### [What is being asked]
Print all the records below exactly as they stand, but leave out the pictures.

________________________________________

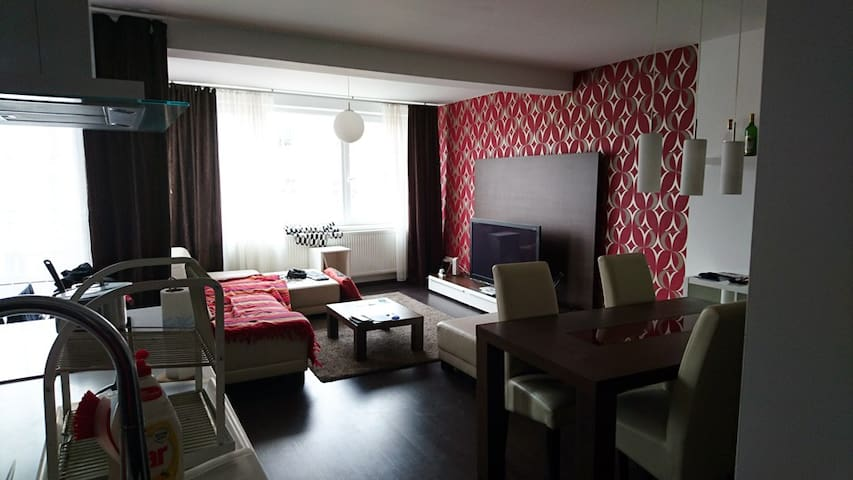 Private room for dog lovers - Brno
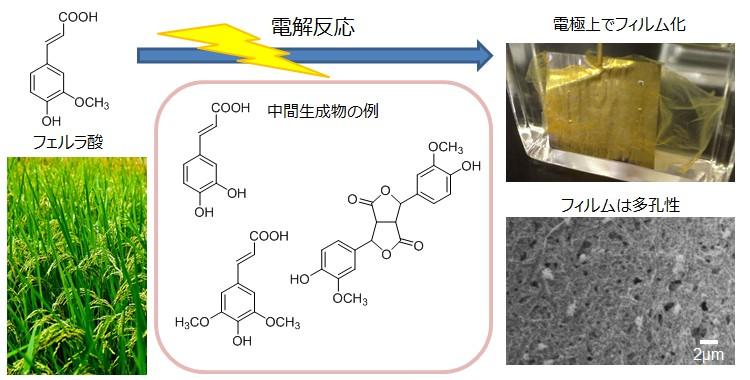 フェルラ酸の電解重合による新規ポリマーフィルムの創製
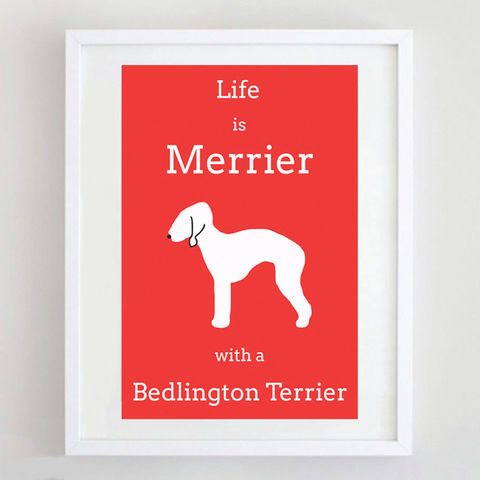 Bedlington,Terrier,Print,Life is Merrier with a Bedlington Terrier, Bedlington Terrier Art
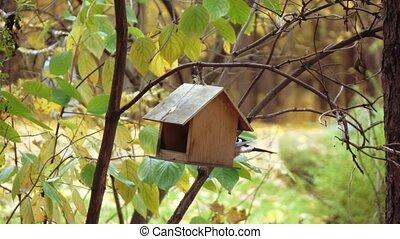 Bird the jay in the bird feeder - Bird jay in the wooden...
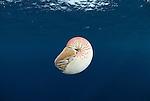Nautilus Research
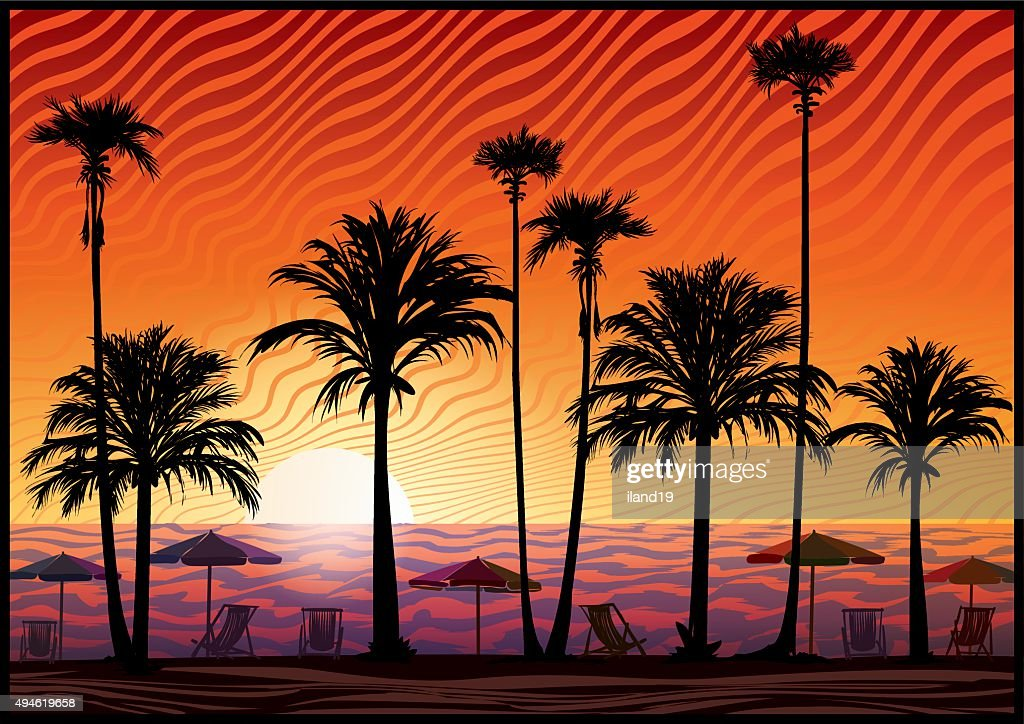 Palm trees silhouette at sunset.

________________________________________

### [Output for this exercise]
 Private room for dog lovers - Brno
 フェルラ酸の電解重合による新規ポリマーフィルムの創製
 Bedlington,Terrier,Print,Life is Merrier with a Bedlington Terrier, Bedlington Terrier Art
 Bird the jay in the bird feeder - Bird jay in the wooden...
Nautilus Research
 Palm trees silhouette at sunset.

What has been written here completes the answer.